Source excerpt ::
From right: Le Quoc Doanh, former Vice Minister of Agriculture and Rural Development of Vietnam and Fred Unger, former regional representative for ILRI Asia co-chair the 3rd coordination of CGIAR in Vietnam in 2021 (photo credit: ILRI/Chi Nguyen).

Building institutions across borders

Beyond Viet Nam, he played a key role in strengthening ILRI’s presence across Southeast Asia. From early work in Thailand with the Ministry of Public Health and Chiang Mai University, to partnerships in Indonesia, Cambodia, and Lao PDR, he helped seed EcoHealth and One Health resource centers—some of which continue today as self-funded national institutions.

“The most important lesson I learned,” he reflected, “is to be clear from the beginning—about expectations, roles, and what we want to build together.”

Perhaps his most enduring legacy is human capital. Over the years, more than 60 young researchers, veterinarians, and government officers were trained through ILRI-led projects, many of whom now hold senior positions in ministries, universities, and research institutes.

Task instructions ::
**a)** Gather every line of the records below that contains the string "located", treating uppercase and lowercase as different.
**b)** Continue the excerpt about building ILRI institutions and training researchers across Southeast Asia, starting after its last sentence.

Excerpted records ::
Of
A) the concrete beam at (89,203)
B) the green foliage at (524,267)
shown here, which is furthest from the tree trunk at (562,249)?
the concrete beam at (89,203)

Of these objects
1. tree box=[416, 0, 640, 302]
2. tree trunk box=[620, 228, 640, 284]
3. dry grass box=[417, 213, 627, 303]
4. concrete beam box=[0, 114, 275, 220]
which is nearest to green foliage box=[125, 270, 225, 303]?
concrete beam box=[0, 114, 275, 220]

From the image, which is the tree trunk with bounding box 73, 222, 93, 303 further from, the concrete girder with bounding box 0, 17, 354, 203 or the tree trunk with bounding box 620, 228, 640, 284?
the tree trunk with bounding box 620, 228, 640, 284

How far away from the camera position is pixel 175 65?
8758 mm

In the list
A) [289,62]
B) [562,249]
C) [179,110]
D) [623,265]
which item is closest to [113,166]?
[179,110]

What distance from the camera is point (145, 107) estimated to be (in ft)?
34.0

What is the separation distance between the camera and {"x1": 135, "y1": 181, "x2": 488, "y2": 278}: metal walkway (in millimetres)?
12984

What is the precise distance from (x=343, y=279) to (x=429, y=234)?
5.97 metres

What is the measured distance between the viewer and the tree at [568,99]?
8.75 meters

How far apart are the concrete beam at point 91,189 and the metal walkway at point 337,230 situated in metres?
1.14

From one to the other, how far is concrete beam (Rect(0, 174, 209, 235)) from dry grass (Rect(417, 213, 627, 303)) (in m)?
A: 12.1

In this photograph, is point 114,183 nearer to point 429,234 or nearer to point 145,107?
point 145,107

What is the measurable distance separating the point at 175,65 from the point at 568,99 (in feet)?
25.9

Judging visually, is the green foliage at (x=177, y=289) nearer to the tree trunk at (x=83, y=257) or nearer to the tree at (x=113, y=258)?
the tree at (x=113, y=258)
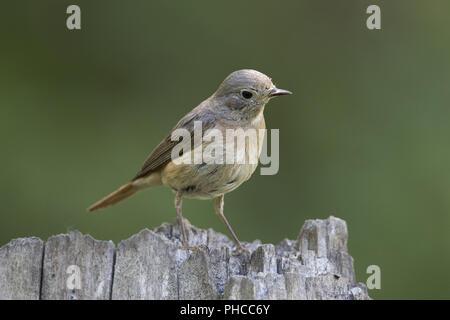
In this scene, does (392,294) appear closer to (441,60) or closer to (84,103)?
(441,60)

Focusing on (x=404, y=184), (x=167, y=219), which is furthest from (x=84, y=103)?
(x=404, y=184)

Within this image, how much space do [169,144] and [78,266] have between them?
1964mm

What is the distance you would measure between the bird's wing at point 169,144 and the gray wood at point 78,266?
5.49ft

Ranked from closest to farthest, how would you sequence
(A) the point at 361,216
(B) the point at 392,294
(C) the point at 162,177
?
(C) the point at 162,177 → (B) the point at 392,294 → (A) the point at 361,216

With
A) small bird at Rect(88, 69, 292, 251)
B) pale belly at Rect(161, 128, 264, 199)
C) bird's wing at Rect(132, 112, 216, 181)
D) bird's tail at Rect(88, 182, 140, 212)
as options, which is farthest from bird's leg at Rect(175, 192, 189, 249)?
bird's tail at Rect(88, 182, 140, 212)

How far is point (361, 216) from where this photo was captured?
6883mm

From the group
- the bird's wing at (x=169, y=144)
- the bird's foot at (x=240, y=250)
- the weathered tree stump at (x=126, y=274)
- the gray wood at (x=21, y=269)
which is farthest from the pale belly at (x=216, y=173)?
the gray wood at (x=21, y=269)

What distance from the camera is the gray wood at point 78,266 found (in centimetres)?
347

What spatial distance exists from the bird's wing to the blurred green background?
141 centimetres

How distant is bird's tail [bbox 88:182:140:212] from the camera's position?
19.4 ft

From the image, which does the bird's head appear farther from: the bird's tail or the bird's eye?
the bird's tail

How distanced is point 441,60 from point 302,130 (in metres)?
1.66

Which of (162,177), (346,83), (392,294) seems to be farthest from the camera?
(346,83)

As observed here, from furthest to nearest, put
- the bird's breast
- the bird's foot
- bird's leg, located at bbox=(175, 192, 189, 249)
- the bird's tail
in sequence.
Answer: the bird's tail < the bird's breast < bird's leg, located at bbox=(175, 192, 189, 249) < the bird's foot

Responses per task ::
**a)**
- bird's leg, located at bbox=(175, 192, 189, 249)
Answer: the bird's tail < the bird's breast < bird's leg, located at bbox=(175, 192, 189, 249) < the bird's foot

**b)**
A farewell, but not a goodbye

As Unger steps down from his regional leadership role, partners across Southeast Asia describe him not only as a scientist, but as a bridge-builder between disciplines, institutions, and research and real-world action.

The awards from Viet Nam in 2024 and Lao PDR in 2025 formally recognize a career built on partnership and service. For many colleagues and partners, however, his impact is seen more simply in safer food, stronger systems, and a new generation of professionals carrying One Health forward.